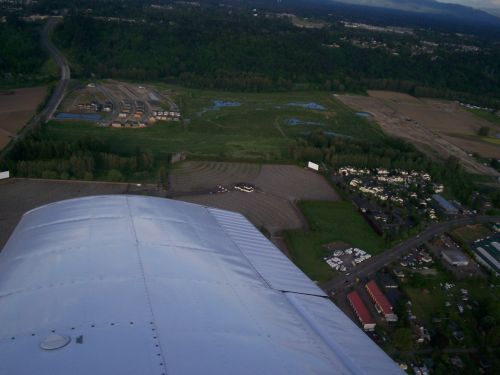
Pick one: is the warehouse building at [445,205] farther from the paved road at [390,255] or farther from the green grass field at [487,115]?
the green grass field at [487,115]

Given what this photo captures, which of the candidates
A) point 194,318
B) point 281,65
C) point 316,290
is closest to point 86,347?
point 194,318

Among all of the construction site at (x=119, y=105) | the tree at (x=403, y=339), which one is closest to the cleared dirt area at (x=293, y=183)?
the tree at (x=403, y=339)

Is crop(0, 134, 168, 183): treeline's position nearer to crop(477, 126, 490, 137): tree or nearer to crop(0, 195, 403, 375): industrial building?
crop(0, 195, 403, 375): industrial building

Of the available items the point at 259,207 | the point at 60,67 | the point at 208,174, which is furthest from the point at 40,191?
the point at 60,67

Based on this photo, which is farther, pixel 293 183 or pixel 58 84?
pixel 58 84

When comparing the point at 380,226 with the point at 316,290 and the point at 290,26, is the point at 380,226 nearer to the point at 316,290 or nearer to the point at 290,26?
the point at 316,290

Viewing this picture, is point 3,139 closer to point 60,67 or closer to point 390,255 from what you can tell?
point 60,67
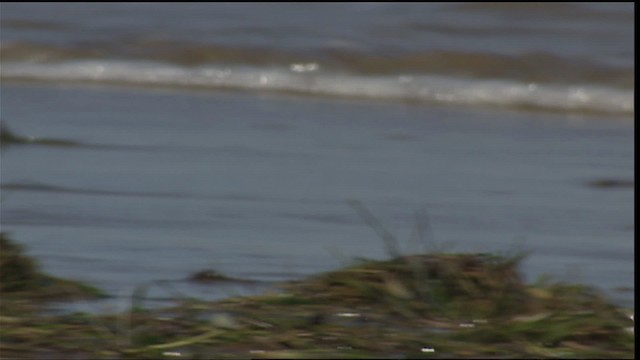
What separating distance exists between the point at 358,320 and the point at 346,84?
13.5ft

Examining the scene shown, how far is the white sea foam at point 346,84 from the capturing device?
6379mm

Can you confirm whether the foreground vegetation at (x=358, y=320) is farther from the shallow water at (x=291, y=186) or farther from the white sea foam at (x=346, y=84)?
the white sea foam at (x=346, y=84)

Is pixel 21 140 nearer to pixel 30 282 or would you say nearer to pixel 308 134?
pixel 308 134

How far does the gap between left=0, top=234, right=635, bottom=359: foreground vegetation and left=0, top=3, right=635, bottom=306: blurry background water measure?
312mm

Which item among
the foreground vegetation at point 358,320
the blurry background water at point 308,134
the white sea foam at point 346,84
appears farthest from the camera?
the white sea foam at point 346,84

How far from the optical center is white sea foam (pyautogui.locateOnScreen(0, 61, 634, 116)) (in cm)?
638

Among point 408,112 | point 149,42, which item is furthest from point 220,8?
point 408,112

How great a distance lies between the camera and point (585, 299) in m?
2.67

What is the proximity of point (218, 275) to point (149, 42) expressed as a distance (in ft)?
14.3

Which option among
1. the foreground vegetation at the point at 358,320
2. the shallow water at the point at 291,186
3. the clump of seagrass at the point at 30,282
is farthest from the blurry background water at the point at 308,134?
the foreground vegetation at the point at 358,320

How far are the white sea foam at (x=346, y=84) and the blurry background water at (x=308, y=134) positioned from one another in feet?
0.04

====

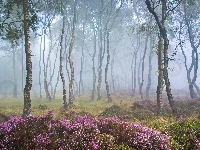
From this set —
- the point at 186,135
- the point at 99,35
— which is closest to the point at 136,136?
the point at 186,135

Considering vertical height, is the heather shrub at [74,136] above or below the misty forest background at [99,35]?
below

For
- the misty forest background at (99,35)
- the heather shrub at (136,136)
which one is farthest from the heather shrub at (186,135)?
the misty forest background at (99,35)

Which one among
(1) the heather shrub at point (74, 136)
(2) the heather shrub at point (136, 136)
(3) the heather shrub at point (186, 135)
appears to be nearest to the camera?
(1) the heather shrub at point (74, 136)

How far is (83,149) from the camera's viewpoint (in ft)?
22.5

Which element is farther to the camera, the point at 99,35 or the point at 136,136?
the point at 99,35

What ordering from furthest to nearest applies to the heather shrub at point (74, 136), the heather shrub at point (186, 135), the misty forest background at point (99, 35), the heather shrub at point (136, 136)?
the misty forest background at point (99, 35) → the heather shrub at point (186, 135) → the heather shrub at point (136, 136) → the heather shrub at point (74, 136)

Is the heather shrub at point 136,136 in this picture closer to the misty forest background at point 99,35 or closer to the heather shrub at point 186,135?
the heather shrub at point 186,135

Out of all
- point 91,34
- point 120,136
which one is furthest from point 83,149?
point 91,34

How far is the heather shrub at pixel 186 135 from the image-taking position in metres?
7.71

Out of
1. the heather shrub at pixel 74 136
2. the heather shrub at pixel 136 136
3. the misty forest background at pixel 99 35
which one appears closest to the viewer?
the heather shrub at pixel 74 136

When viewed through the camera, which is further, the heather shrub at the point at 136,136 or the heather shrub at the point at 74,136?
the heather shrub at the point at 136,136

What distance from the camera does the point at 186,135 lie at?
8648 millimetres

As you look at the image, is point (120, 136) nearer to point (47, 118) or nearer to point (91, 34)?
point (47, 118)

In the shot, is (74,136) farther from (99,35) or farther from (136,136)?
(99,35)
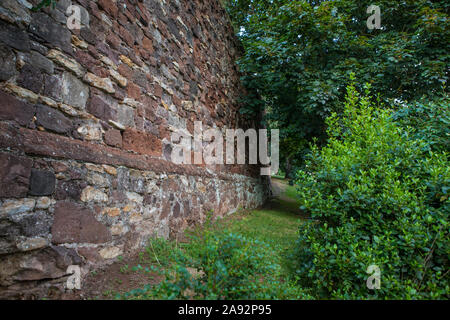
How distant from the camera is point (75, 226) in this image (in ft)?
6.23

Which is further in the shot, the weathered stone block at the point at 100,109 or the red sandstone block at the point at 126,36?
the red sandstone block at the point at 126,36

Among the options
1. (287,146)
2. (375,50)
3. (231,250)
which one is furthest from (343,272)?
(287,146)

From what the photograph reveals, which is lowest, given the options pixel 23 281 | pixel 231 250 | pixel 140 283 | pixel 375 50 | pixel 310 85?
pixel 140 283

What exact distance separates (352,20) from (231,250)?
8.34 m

====

*Your goal*
Count the lines in the data above that contain the word "this" and reply with the number alone.

*Result of the exercise*
6